TASK DETAILS:
Repeat the records below word for word, but start at the line that contains "How far away from the camera", stop after the last line, and include nothing else.
-- begin EXERCISE INPUT --
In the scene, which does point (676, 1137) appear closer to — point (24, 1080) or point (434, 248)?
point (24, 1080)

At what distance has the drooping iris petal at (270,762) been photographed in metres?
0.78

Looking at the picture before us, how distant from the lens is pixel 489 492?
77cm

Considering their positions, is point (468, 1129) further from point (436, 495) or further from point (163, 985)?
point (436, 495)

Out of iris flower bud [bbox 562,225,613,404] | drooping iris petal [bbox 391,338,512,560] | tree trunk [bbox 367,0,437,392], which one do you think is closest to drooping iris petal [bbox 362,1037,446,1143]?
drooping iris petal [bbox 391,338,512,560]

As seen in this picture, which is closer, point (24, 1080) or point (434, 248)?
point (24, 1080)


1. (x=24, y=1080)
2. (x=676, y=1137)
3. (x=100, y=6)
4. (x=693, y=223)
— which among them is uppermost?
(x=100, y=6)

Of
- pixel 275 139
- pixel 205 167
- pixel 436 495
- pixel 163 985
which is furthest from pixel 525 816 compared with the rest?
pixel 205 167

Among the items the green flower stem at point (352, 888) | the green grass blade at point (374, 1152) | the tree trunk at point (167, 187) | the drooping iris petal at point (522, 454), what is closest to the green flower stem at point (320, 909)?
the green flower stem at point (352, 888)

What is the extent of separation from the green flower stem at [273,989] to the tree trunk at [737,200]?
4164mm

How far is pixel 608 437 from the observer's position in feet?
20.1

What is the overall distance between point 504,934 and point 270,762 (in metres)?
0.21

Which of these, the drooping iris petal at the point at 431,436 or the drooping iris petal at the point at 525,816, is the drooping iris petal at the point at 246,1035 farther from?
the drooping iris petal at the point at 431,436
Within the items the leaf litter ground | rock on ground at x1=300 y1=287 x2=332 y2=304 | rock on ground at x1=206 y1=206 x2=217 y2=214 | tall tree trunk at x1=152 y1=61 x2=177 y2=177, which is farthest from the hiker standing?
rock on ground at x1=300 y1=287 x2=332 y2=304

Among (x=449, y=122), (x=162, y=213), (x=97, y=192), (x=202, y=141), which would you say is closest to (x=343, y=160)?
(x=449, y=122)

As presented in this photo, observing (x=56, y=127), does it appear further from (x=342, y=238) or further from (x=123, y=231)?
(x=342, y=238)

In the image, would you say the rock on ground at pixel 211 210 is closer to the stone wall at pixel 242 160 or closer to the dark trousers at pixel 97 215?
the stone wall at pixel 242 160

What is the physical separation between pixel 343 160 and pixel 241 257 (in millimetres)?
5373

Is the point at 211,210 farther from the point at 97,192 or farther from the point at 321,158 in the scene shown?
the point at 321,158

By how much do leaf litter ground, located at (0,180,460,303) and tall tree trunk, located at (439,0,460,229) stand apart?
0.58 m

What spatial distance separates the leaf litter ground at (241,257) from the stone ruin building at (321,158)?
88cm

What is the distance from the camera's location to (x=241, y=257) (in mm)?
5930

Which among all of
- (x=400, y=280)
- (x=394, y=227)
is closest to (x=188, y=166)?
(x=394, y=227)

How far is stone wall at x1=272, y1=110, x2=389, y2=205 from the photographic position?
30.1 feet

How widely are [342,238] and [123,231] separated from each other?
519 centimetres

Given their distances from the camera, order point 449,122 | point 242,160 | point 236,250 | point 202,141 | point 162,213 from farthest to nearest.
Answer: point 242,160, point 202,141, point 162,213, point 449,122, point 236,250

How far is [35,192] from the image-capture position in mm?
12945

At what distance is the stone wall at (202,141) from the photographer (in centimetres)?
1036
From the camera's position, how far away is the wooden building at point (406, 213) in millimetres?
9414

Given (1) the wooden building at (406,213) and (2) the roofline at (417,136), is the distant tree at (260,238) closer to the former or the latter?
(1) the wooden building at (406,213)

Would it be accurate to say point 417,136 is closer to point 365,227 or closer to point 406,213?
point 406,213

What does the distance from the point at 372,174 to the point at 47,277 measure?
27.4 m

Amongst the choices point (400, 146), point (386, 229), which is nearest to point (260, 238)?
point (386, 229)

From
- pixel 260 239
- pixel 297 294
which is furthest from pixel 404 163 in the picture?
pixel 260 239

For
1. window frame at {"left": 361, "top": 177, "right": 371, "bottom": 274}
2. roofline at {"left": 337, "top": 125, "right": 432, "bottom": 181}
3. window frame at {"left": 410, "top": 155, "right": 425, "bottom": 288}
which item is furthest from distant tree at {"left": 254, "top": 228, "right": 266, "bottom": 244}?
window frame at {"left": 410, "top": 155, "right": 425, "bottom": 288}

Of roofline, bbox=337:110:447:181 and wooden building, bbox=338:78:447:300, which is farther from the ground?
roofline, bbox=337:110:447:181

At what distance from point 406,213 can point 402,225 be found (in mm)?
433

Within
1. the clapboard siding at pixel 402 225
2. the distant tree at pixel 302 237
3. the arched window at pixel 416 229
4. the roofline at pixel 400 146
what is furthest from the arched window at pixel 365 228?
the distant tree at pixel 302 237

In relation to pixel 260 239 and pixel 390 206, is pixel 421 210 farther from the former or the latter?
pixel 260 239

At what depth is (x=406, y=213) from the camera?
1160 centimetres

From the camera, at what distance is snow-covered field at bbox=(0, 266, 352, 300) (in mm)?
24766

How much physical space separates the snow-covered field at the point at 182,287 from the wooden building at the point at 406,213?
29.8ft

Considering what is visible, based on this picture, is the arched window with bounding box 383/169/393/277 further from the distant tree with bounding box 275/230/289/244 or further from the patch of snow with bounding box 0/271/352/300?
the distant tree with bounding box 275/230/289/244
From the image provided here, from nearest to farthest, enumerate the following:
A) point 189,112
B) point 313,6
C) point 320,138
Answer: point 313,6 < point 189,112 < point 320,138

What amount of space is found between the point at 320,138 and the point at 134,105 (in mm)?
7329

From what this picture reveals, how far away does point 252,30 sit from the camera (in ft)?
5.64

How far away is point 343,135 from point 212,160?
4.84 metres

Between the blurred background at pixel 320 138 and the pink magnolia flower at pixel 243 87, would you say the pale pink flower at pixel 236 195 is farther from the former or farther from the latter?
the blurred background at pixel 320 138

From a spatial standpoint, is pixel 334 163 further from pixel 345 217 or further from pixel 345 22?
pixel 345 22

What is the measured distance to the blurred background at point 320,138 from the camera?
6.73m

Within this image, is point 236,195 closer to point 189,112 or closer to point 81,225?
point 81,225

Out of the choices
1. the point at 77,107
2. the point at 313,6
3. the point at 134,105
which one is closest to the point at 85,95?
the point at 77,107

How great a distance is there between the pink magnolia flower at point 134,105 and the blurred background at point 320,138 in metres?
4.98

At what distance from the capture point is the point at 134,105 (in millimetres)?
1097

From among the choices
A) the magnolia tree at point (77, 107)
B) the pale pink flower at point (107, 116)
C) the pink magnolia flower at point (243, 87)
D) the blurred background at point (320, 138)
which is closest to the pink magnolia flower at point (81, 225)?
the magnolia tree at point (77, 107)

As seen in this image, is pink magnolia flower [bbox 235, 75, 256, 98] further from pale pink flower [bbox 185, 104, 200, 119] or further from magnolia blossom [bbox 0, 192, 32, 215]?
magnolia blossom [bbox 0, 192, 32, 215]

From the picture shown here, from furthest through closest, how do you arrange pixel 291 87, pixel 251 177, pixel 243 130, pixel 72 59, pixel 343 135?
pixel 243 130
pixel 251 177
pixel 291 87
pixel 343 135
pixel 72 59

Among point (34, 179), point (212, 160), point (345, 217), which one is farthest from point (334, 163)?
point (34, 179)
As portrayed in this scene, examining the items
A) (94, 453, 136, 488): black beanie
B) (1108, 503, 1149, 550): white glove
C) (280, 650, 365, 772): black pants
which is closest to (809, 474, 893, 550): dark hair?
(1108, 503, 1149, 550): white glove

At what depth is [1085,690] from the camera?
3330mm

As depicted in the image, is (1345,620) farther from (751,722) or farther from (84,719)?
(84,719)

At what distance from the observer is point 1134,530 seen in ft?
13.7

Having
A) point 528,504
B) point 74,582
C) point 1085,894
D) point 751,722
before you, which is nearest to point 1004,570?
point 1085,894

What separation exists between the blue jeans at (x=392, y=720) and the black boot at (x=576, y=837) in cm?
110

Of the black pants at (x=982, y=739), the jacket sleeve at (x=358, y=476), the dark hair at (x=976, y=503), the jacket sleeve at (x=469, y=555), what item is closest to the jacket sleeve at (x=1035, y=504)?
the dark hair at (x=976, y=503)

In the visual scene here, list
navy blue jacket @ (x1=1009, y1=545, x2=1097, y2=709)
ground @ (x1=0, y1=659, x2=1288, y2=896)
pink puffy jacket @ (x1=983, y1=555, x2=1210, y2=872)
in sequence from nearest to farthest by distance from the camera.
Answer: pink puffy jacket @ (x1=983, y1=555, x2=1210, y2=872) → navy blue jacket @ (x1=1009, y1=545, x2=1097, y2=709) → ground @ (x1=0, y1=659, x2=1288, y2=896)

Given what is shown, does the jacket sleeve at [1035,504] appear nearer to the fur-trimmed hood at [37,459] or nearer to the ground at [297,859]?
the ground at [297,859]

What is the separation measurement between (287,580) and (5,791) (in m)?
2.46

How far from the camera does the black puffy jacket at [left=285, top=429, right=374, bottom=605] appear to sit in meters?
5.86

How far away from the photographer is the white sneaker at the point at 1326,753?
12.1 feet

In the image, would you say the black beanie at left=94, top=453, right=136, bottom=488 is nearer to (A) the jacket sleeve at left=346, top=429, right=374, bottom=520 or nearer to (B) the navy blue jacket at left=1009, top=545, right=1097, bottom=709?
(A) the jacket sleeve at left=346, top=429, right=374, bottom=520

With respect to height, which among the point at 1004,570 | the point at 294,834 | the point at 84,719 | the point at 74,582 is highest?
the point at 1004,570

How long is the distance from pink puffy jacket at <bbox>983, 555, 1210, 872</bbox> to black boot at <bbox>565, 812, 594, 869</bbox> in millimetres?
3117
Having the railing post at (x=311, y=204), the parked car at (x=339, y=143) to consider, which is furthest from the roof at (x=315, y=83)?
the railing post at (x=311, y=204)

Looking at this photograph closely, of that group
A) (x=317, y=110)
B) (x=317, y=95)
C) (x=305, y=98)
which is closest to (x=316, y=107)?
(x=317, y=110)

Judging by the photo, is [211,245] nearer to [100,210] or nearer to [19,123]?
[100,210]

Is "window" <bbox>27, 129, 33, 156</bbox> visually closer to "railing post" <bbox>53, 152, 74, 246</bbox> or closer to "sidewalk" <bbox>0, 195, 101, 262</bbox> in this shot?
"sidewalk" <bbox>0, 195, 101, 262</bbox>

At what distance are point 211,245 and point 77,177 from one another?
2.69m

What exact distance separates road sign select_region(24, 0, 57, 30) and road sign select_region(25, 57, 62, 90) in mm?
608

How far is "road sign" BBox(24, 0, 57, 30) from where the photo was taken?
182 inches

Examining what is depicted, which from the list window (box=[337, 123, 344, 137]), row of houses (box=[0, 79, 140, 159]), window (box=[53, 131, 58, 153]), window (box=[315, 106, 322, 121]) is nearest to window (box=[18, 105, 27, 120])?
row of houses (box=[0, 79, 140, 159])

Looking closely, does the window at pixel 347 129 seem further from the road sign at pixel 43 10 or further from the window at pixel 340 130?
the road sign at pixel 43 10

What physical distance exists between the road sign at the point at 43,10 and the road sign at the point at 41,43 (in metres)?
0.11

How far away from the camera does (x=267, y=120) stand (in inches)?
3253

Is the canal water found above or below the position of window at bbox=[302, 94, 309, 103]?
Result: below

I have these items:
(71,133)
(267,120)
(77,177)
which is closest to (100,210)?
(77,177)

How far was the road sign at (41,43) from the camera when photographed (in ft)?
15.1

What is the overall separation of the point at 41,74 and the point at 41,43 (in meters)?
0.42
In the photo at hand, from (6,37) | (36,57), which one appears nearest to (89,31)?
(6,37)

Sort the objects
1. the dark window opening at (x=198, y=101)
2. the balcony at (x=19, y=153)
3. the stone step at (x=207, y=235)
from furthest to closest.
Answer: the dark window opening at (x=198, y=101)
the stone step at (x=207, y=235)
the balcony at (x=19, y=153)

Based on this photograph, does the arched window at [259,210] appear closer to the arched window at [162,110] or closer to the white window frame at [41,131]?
-- end EXERCISE INPUT --
EXERCISE SOLUTION:
How far away from the camera does (x=267, y=120) stand (in inches)?
3253

Is the canal water found above or below the position of window at bbox=[302, 94, 309, 103]?
Result: below

I have these items:
(71,133)
(267,120)
(77,177)
which is closest to (100,210)?
(77,177)

How far was the road sign at (41,43) from the camera when photographed (in ft)?
15.1

What is the overall separation of the point at 41,74 and the point at 41,43 (in meters)?
0.42
In the photo at hand, from (6,37) | (36,57), which one appears nearest to (89,31)?
(6,37)

Sort the objects
1. the dark window opening at (x=198, y=101)
2. the balcony at (x=19, y=153)
3. the stone step at (x=207, y=235)
from furthest to closest.
Answer: the dark window opening at (x=198, y=101)
the stone step at (x=207, y=235)
the balcony at (x=19, y=153)

Based on this photograph, does the arched window at [259,210] appear closer to the arched window at [162,110] or closer to the white window frame at [41,131]?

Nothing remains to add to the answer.